Bringing Deep Learning Workloads to JSC supercomputers

Speedup Data loading

Alexandre Strube // Sabrina Benassou

March 13, 2024

Schedule for day 2

Time	Title
10:00 - 10:15	Welcome, questions
10:15 - 11:30	Speedup data loading
11:30 - 12:00	Coffee Break (flexible)
12:30 - 14:00	Parallelize Training

Let’s talk about DATA

Some general considerations one should have in mind

I/O is separate and shared

All compute nodes of all supercomputers see the same files

Performance tradeoff between shared acessibility and speed
It’s simple to load data fast to 1 or 2 gpus. But to 100? 1000? 10000?

Jülich Supercomputers

Our I/O server is almost a supercomputer by itself

Where do I keep my files?

$PROJECT_projectname for code
- Most of your work should stay here
$DATA_projectname for big data(*)
- Permanent location for big datasets
$SCRATCH_projectname for temporary files (fast, but not permanent)
- Files are deleted after 90 days untouched

Data services

JSC provides different data services
Data projects give massive amounts of storage
We use it for ML datasets.
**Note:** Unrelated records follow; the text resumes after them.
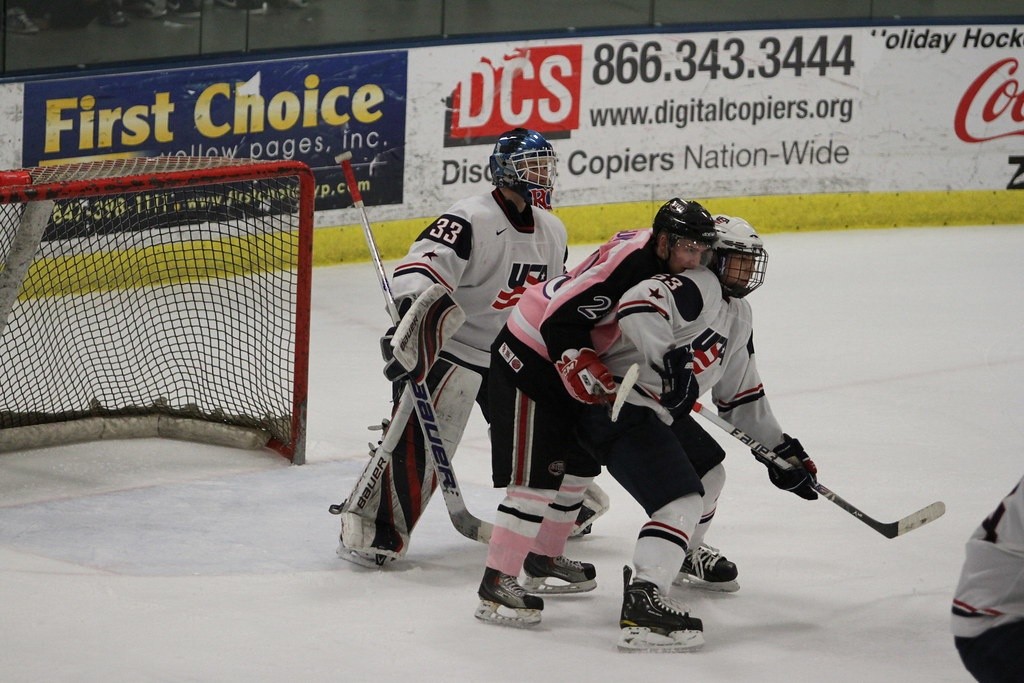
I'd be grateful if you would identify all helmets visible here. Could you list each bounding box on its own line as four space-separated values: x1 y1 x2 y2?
711 213 768 298
490 126 559 209
652 198 719 248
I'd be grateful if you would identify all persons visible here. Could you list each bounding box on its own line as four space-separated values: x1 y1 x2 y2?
329 127 609 569
475 199 720 629
950 476 1024 683
598 214 817 653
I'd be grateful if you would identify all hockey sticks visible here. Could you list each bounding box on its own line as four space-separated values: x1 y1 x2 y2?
331 149 496 545
593 362 641 424
663 385 948 540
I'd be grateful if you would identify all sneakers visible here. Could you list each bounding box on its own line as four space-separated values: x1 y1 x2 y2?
475 567 544 626
616 565 704 649
672 546 740 592
522 551 598 593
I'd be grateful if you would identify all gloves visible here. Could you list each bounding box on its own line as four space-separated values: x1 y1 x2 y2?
553 346 618 404
660 344 699 419
752 432 817 499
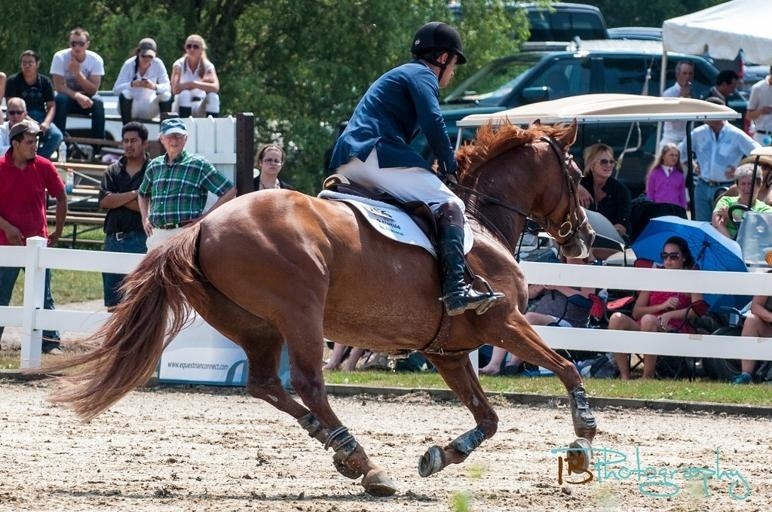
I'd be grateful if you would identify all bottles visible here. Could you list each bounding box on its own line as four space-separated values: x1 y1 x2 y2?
63 167 75 195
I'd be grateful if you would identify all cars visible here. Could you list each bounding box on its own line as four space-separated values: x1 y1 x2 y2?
506 2 662 42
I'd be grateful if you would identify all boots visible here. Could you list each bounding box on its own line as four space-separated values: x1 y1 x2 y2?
119 94 132 124
159 100 173 114
434 201 506 316
181 106 218 118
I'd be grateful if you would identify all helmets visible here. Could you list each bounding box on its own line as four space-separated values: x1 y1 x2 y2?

Join the project at Judoor
After being approved, connect to the supercomputer and try it:
```
cd $DATA_datasets
```

Data Staging

LARGEDATA filesystem is not accessible by compute nodes
- Copy files to an accessible filesystem BEFORE working
Imagenet-21K copy alone takes 21+ minutes to $SCRATCH
- We already copied it to $SCRATCH for you

Data loading

Strategies

We have CPUs and lots of memory - let’s use them
- multitask training and data loading for the next batch
- /dev/shm is a filesystem on ram - ultra fast ⚡️
Use big files made for parallel computing
- HDF5, Zarr, mmap() in a parallel fs, LMDB
Use specialized data loading libraries
- FFCV, DALI, Apache Arrow
Compression sush as squashfs
- data transfer can be slower than decompression (must be checked case by case)
- Beneficial in cases where numerous small files are at hand.

Libraries

Apache Arrow https://arrow.apache.org/
FFCV https://github.com/libffcv/ffcv and FFCV for PyTorch-Lightning
Nvidia’s DALI https://developer.nvidia.com/dali

We need to download some code

cd $HOME/course/$USER
git clone https://github.com/HelmholtzAI-FZJ/2023-getting-started-with-ai-on-supercomputers.git

The ImageNet dataset

Large Scale Visual Recognition Challenge (ILSVRC)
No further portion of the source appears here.